Por seu turno, o art. 2º deste diploma determina que este se aplica “aos seguintes contratos de crédito celebrados com clientes bancários:
a)-Contratos de crédito para a aquisição, construção e realização de obras em habitação própria permanente, secundária ou para arrendamento, bem como para a aquisição de terrenos para construção de habitação própria;
b)-Contratos de crédito garantidos por hipoteca sobre bem imóvel;
c)-Contratos de crédito a consumidores abrangidos pelo disposto no Decreto-Lei n.º 133/2009, de 2 de junho, alterado pelo Decreto-Lei n.º 72-A/2010, de 18 de junho, com exceção dos contratos de locação de bens móveis de consumo duradouro que prevejam o direito ou a obrigação de compra da coisa locada, seja no próprio contrato, seja em documento autónomo;
d)-Contratos de crédito ao consumo celebrados ao abrigo do disposto no Decreto-Lei n.º 359/91, de 21 de setembro, alterado pelos Decretos-Leis n.os 101/2000, de 2 de junho, e 82/2006, de 3 de maio, com exceção dos contratos em que uma das partes se obriga, contra retribuição, a conceder à outra o gozo temporário de uma coisa móvel de consumo duradouro e em que se preveja o direito do locatário a adquirir a coisa locada, num prazo convencionado, eventualmente mediante o pagamento de um preço determinado ou determinável nos termos do próprio contrato;
e)-Contratos de crédito sob a forma de facilidades de descoberto que estabeleçam a obrigação de reembolso do crédito no prazo de um mês”.

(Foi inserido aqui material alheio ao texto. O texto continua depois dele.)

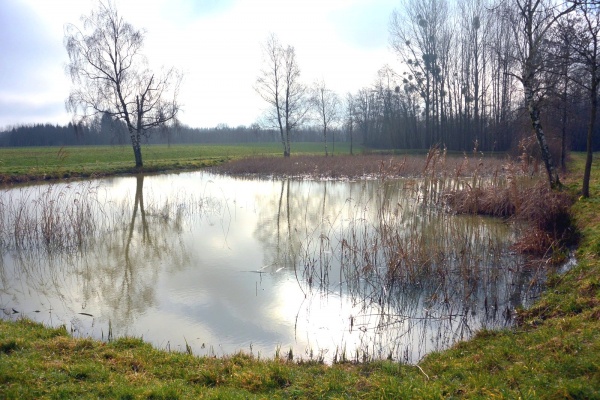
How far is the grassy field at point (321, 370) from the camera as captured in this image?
290 centimetres

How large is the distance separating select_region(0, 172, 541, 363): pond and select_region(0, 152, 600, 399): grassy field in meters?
0.44

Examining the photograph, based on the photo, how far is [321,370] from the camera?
11.6ft

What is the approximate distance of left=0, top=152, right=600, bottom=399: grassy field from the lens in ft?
9.53

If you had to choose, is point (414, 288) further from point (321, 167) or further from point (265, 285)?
point (321, 167)

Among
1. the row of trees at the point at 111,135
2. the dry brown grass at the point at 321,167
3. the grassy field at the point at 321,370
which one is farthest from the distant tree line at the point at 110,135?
the grassy field at the point at 321,370

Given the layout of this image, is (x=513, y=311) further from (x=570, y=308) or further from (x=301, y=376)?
(x=301, y=376)

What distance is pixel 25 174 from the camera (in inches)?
688

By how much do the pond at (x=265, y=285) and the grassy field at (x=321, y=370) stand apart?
1.45 ft

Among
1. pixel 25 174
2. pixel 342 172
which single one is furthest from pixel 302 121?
pixel 25 174

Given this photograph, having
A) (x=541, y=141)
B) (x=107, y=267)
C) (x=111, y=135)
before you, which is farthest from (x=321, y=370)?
(x=111, y=135)

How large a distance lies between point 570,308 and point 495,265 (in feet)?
6.28

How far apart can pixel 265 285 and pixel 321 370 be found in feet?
8.65

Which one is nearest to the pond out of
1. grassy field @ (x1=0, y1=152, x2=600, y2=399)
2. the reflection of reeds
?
the reflection of reeds

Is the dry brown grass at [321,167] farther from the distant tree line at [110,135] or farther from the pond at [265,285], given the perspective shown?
the pond at [265,285]
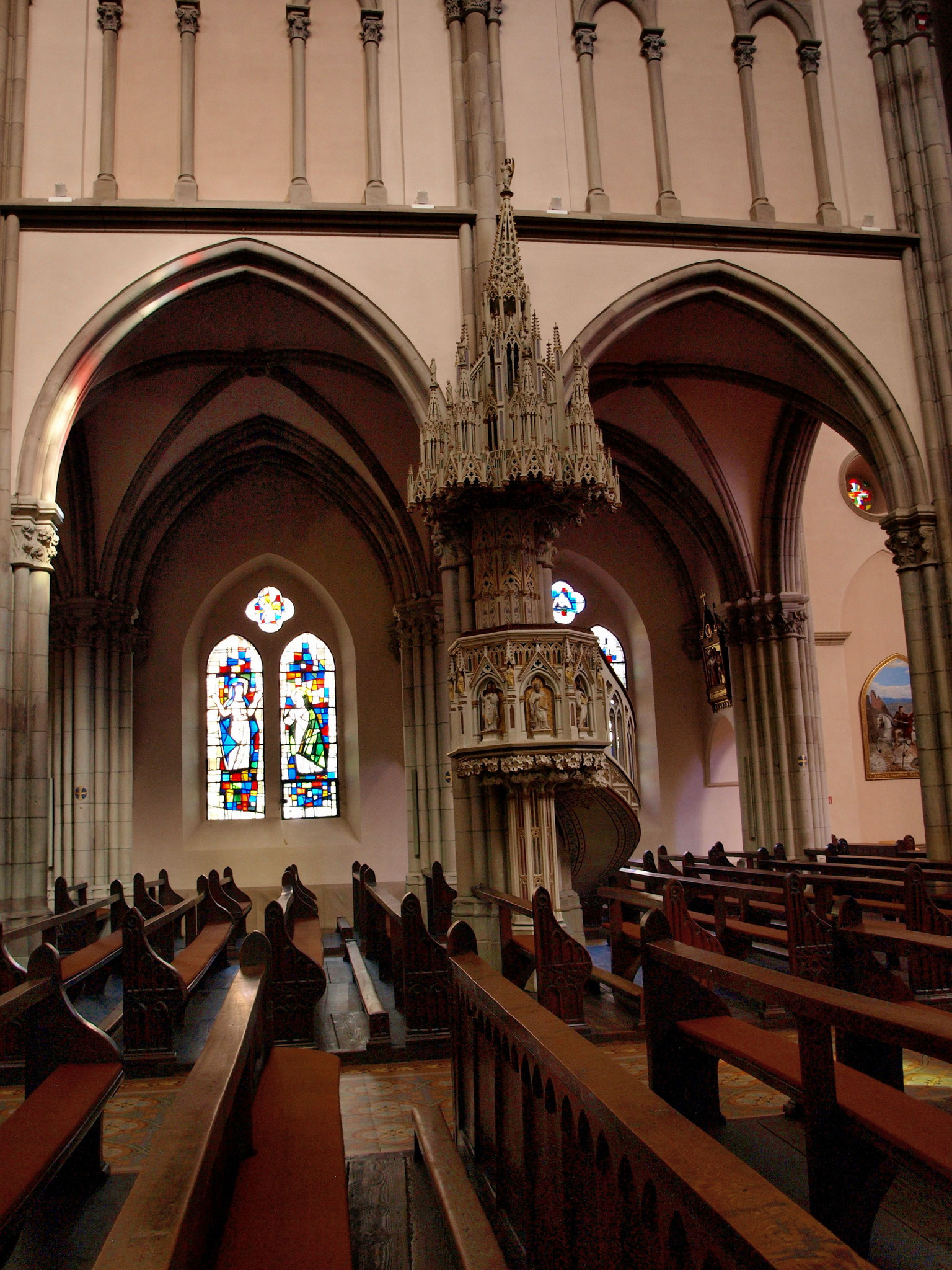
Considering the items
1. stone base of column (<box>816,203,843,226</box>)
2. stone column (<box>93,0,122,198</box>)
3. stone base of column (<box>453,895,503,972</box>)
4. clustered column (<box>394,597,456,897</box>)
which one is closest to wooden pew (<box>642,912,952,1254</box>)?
stone base of column (<box>453,895,503,972</box>)

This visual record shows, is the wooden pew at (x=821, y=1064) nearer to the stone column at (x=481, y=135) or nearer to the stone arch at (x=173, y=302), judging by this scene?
the stone arch at (x=173, y=302)

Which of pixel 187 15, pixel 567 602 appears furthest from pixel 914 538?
pixel 187 15

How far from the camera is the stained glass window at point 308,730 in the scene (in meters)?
17.1

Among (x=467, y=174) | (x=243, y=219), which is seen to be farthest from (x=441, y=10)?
(x=243, y=219)

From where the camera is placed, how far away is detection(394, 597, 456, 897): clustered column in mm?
14688

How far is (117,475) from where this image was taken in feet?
48.9

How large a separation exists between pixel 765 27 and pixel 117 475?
9.86 meters

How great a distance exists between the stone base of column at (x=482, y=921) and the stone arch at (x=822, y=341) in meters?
5.88

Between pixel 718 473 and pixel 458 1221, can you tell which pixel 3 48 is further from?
pixel 458 1221

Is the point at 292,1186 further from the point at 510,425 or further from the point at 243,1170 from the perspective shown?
the point at 510,425

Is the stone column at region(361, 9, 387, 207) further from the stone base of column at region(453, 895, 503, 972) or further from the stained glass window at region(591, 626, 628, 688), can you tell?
the stained glass window at region(591, 626, 628, 688)

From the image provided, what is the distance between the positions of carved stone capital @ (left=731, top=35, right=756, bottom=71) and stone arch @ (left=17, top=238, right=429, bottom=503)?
17.0 ft

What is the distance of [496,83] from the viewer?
1120cm

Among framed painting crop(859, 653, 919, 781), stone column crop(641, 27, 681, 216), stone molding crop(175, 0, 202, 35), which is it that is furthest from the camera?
framed painting crop(859, 653, 919, 781)
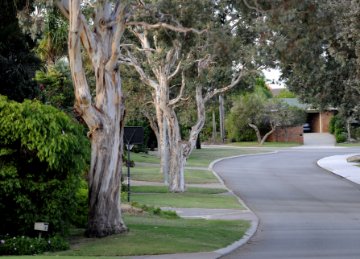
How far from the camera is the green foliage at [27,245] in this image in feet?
42.0

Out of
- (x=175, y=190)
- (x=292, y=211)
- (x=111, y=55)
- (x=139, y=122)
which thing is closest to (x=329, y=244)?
(x=111, y=55)

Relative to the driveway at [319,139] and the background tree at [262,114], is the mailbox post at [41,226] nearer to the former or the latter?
the background tree at [262,114]

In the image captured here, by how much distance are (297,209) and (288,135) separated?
62803mm

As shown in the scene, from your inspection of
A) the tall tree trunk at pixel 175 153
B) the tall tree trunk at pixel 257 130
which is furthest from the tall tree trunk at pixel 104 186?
the tall tree trunk at pixel 257 130

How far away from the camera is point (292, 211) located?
80.3 feet

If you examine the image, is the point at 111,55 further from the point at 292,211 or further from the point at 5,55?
the point at 292,211

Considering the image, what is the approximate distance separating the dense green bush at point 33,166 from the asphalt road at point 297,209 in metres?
3.78

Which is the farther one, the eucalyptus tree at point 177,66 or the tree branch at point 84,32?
the eucalyptus tree at point 177,66

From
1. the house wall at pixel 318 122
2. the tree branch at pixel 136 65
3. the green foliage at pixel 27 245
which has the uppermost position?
the tree branch at pixel 136 65

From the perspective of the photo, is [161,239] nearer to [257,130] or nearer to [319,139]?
[257,130]

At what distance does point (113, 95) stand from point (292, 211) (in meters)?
11.0

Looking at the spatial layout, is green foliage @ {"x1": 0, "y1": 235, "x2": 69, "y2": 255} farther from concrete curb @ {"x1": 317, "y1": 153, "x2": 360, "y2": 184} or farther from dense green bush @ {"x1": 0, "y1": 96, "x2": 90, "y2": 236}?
concrete curb @ {"x1": 317, "y1": 153, "x2": 360, "y2": 184}

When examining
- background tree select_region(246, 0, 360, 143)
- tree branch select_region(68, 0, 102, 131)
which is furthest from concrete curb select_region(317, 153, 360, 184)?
tree branch select_region(68, 0, 102, 131)

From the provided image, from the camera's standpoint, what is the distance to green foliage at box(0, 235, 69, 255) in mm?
12789
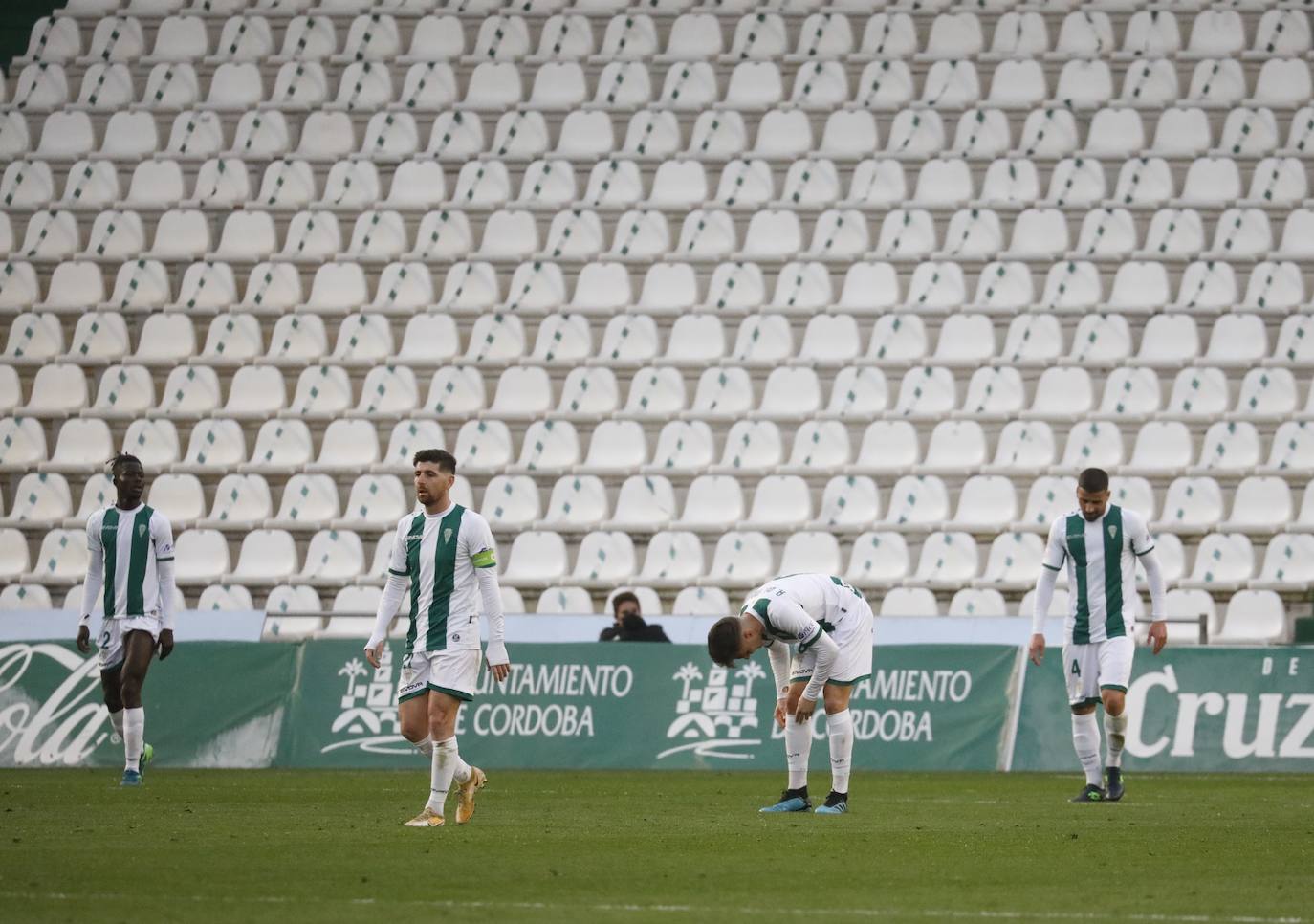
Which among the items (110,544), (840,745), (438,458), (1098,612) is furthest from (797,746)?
(110,544)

Igualmente importante para a questão em apreço é o art. 3º, al. a) que estabelece que “Para efeitos do presente diploma, entende-se por: (..) a) «Cliente bancário» o consumidor, na aceção dada pelo n.º 1 do artigo 2.º da Lei de Defesa do Consumidor, aprovada pela Lei n.º 24/96, de 31 de julho, alterada pelo Decreto-Lei n.º 67/2003, de 8 de abril, que intervenha como mutuário em contrato de crédito”.
Donde, este regime jurídico apenas será aplicável ao caso dos autos, caso os apelantes possam ser considerados como consumidores nos termos do citado DL 67/2003.
O art. 1º-B da Lei 67/2003, de 8 de Abril define como consumidor aquele a quem sejam fornecidos bens, prestados serviços ou transmitidos quaisquer direitos, destinados a uso não profissional, por pessoa que exerça com carácter profissional uma actividade económica que vise a obtenção de benefícios, nos termos do n.º 1 do artigo 2.º da Lei 24/96, de 31 de Julho.
Considerando o texto da Directiva 1999/44/CE, que refere que consumidor é qualquer pessoa singular que, nos contratos abrangidos pela presente directiva, actue com objectivos alheios à sua actividade comercial ou profissional, tem sido entendido que o conceito de consumidor para a Lei 67/2003 deve restringir-se a esta acepção mais restrita, afastando do mesmo as pessoas colectivas, porquanto apenas pode estar em causa o uso privado dos bens adquiridos.